The Caribou girls’ varsity soccer team has been one of the top programs in Class B North the past several seasons.
Now three former Viking standouts have taken their talents north to contribute to a national caliber college team.
Madison Doucette is beginning her second season with the University of Maine at Fort Kent Bengals and experienced instant success as a freshman with her team capturing a United States Collegiate Athletic Association national championship in Virginia Beach, Virginia. It was the team’s fourth consecutive national title.
Now, two of her high school teammates have arrived and also are having an impact.
Like Doucette, Hope Shea and Searra Herbert were all-state players at Caribou High School. The pair graduated in June. Together, the trio has lifted the Bengals to a 5-0-1 record entering their Oct. 8 match against Maine Maritime Academy in Castine.
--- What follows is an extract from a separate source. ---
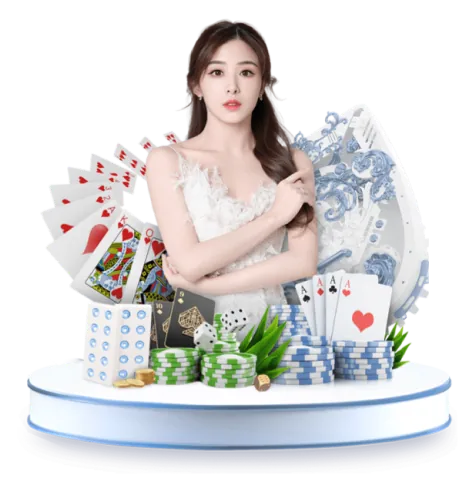 VIP Bạch Kim by88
Herbert and Shea are both in the top 25 in the USCAA in scoring through the first six matches. Each has tallied six goals, with Shea also chipping in an assist.
“They are both adjusting very well to the pace of college soccer,” Doucette said of her new teammates. “They have been very involved in plays, have been good additions to the team and are definitely being rewarded for their hard work.”
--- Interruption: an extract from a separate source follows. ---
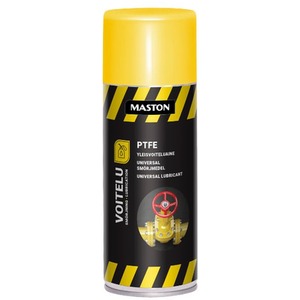 PTFE Universal Lubricant 400 ml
Herbert, a striker in high school who was one goal away from tying the single-season goals record at Caribou both her junior and senior seasons with 23 both years, plays on the right wing, while Shea is an attacking center midfielder and Doucette is a defensive center midfielder.
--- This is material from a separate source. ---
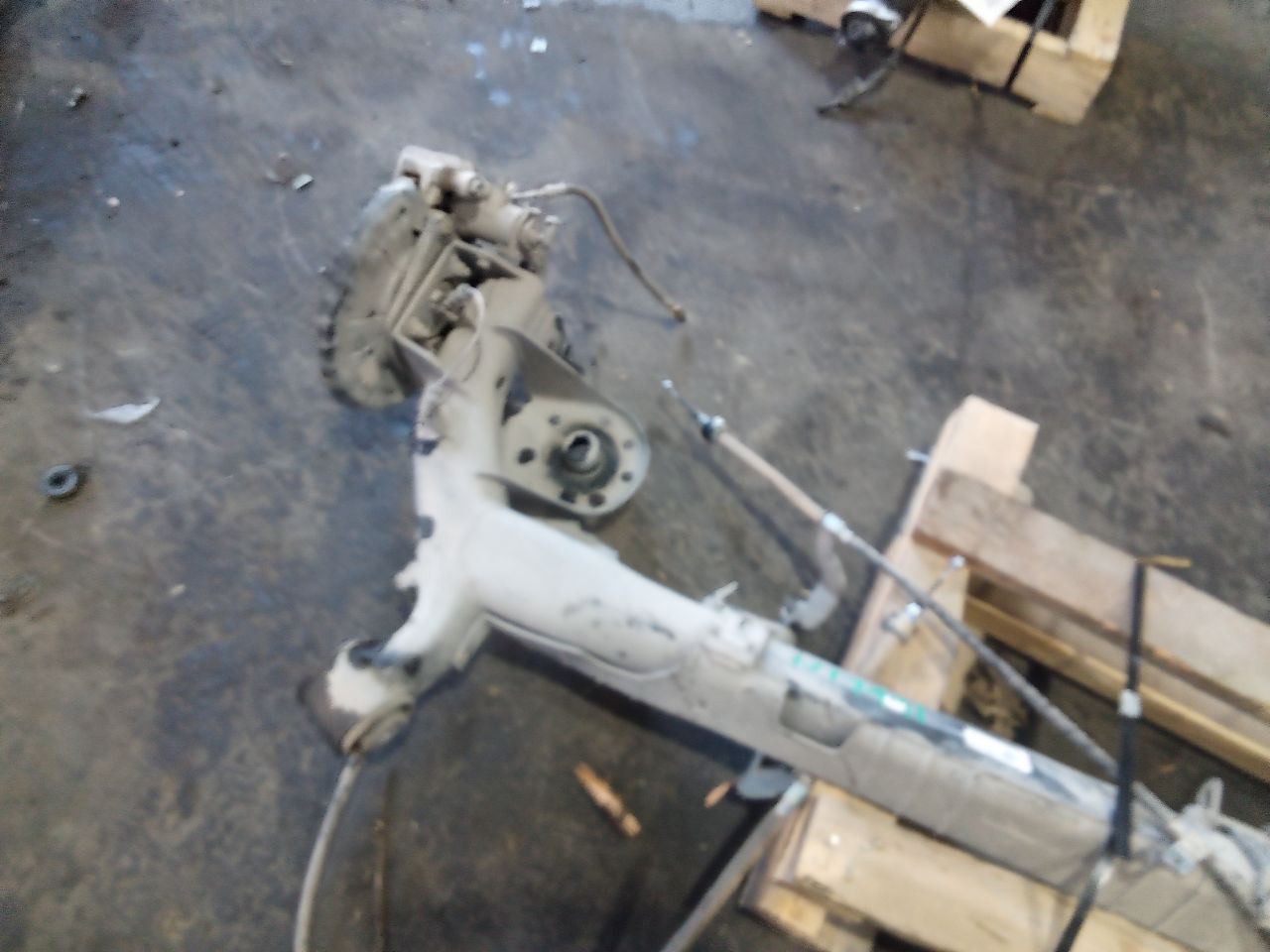 Part image 5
Shea played defense most of her high school career and, like Herbert, Doucette was a potent striker and does own a share of the single-season goals mark for the Vikings with 24, so it’s been a change of roles for both players.
“I’m not as offensive as I used to be, but I try to set up the offensive attacks as much as I can,” Doucette said.
She said being teammates again in college has been a special experience.
“It’s so nice to play with Searra and Hope again,” Doucette said, “especially at a higher level because it has forced us to play more tactically and competitively.”